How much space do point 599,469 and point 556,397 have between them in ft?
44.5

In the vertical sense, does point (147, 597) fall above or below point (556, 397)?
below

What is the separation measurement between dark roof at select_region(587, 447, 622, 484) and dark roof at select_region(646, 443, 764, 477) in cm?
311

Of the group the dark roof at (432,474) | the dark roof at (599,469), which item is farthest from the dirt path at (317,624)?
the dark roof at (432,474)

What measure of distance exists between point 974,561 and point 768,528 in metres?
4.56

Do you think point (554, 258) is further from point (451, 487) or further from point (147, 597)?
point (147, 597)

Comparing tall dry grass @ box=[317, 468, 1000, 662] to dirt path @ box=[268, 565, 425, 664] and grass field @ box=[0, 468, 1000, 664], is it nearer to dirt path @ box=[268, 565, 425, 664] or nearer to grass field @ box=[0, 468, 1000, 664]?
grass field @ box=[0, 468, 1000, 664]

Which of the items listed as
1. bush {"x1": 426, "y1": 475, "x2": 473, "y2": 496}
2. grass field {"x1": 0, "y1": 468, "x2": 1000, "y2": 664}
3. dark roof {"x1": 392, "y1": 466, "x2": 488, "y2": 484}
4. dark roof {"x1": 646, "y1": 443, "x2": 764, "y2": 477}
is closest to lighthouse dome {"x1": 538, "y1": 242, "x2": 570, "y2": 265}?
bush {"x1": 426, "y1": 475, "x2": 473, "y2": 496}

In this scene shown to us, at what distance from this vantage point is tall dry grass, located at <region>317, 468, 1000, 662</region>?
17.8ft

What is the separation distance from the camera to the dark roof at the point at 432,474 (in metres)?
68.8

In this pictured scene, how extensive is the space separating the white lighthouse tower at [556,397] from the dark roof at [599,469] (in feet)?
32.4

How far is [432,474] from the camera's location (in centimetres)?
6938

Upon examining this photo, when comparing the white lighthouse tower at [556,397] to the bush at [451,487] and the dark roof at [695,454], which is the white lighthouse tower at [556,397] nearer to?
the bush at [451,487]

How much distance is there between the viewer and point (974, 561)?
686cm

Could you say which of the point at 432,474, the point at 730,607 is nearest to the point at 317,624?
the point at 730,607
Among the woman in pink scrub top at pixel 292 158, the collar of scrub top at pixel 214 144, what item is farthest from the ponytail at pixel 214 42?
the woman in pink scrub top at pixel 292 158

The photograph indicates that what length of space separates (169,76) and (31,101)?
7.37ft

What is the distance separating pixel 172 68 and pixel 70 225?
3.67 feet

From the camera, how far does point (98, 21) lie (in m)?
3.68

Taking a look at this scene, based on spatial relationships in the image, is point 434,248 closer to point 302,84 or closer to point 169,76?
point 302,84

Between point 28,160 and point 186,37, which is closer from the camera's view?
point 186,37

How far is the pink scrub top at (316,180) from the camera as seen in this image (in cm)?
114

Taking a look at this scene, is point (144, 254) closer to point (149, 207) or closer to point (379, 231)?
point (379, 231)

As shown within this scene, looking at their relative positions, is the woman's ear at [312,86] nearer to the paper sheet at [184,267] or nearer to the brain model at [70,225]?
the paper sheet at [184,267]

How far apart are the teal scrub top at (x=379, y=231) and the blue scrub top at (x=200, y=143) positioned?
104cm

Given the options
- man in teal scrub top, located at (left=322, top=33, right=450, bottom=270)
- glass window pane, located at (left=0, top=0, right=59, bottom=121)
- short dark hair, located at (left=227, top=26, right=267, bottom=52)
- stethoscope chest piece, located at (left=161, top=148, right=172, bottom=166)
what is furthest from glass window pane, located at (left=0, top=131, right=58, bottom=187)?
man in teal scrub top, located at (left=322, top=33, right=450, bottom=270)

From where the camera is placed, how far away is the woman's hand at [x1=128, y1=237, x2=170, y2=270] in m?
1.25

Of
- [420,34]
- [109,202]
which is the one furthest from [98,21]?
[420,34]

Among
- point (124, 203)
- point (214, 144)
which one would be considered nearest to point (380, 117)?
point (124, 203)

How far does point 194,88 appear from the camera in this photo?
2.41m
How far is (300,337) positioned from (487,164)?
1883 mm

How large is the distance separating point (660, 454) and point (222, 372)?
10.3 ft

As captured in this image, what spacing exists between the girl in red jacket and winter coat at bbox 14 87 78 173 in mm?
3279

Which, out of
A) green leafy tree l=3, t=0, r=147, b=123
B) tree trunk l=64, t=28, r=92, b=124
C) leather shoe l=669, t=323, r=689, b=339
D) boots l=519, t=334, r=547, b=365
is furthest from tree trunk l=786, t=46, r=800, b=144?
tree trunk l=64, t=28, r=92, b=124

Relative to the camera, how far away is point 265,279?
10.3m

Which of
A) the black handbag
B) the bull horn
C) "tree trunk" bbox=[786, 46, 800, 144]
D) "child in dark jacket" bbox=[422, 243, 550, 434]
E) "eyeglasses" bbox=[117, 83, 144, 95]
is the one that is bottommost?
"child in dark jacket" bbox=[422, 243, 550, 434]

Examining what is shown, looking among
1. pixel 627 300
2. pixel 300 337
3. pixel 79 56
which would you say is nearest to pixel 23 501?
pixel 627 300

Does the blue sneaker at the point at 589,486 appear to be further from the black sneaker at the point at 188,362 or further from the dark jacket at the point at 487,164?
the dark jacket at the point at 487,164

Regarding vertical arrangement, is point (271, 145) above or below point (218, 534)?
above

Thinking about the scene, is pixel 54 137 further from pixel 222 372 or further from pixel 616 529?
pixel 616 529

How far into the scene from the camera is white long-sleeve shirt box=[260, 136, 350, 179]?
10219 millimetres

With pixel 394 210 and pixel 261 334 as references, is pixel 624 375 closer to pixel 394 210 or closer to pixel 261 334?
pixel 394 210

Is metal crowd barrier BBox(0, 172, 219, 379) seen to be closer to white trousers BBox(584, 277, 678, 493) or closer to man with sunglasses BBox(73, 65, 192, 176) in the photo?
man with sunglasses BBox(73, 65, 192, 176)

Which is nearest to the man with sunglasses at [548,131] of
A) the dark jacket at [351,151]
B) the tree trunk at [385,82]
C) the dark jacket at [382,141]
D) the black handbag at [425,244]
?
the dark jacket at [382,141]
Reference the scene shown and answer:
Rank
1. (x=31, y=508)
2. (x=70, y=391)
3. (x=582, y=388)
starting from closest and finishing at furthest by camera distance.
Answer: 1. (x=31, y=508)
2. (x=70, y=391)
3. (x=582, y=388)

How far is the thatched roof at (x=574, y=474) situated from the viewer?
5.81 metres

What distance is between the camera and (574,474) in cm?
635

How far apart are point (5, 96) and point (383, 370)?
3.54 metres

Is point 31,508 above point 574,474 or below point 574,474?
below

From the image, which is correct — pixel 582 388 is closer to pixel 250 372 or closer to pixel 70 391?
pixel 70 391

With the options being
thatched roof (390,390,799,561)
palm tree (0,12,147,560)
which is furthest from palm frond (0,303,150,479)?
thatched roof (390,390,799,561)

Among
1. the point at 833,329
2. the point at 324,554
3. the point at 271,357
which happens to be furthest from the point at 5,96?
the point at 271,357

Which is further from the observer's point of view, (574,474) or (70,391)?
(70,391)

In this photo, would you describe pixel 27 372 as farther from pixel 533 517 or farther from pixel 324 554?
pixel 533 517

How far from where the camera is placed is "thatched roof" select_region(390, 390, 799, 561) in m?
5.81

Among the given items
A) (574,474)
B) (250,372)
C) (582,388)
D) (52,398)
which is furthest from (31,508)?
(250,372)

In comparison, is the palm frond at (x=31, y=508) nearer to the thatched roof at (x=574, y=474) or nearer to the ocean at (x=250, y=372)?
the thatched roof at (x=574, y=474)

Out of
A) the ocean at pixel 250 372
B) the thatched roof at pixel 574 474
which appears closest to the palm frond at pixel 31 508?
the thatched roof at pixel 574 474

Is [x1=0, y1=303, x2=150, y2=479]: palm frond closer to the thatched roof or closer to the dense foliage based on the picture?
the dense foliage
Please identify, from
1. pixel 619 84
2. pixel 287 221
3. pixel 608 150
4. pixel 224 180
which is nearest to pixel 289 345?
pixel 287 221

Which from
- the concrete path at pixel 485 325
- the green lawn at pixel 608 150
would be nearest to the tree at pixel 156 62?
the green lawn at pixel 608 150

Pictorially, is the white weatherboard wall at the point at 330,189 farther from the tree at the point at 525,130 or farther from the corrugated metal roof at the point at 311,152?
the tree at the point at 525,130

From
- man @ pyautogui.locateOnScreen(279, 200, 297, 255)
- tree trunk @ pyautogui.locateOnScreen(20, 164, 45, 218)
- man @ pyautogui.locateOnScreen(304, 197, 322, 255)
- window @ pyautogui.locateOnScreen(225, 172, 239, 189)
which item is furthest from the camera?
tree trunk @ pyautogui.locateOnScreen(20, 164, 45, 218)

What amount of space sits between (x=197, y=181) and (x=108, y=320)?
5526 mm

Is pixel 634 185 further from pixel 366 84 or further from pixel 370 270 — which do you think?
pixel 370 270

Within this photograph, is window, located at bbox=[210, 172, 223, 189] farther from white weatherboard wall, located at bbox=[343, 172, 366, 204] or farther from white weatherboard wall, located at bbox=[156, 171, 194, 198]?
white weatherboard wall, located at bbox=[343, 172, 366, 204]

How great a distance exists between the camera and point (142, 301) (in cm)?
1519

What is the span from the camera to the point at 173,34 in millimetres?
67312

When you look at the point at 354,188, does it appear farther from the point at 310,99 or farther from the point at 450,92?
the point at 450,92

Given problem: Every line from the one containing "How far from" through the last line must be copied exactly; leave out the rest.

Answer in full:
How far from where the camera is placed is "thatched roof" select_region(390, 390, 799, 561) in m?
5.81

Among the given items
A) (574,474)
B) (250,372)
C) (582,388)
D) (52,398)
which is furthest from (31,508)?
(250,372)

In comparison, is the palm frond at (x=31, y=508) nearer to the thatched roof at (x=574, y=474) or nearer to the ocean at (x=250, y=372)?
the thatched roof at (x=574, y=474)

Out of
A) the ocean at pixel 250 372
B) the thatched roof at pixel 574 474
which appears closest to the palm frond at pixel 31 508?
the thatched roof at pixel 574 474

Is [x1=0, y1=303, x2=150, y2=479]: palm frond closer to the thatched roof or closer to the dense foliage based on the picture?
the dense foliage
Please identify, from
1. pixel 619 84
2. pixel 287 221
3. pixel 608 150
4. pixel 224 180
which is nearest to pixel 289 345?
pixel 287 221

Which from
- the concrete path at pixel 485 325
- the green lawn at pixel 608 150
would be nearest to the tree at pixel 156 62?
the green lawn at pixel 608 150

Pictorially, is the white weatherboard wall at the point at 330,189 farther from the tree at the point at 525,130 or farther from the corrugated metal roof at the point at 311,152?
the tree at the point at 525,130

From
- man @ pyautogui.locateOnScreen(279, 200, 297, 255)
- tree trunk @ pyautogui.locateOnScreen(20, 164, 45, 218)
- man @ pyautogui.locateOnScreen(304, 197, 322, 255)
- window @ pyautogui.locateOnScreen(225, 172, 239, 189)
which item is furthest from the camera?
tree trunk @ pyautogui.locateOnScreen(20, 164, 45, 218)

What amount of space sits between (x=197, y=181) and (x=108, y=320)?
5526 mm

Is pixel 634 185 further from pixel 366 84 or further from pixel 370 270 — which do you think?
pixel 370 270

Within this photograph, is window, located at bbox=[210, 172, 223, 189] farther from white weatherboard wall, located at bbox=[343, 172, 366, 204] or farther from white weatherboard wall, located at bbox=[156, 171, 194, 198]?
white weatherboard wall, located at bbox=[343, 172, 366, 204]

How great a distance exists between the camera and point (142, 301) (in cm)?
1519

What is the span from the camera to the point at 173,34 in millimetres?
67312

When you look at the point at 354,188, does it appear farther from the point at 310,99 or farther from the point at 450,92?
the point at 450,92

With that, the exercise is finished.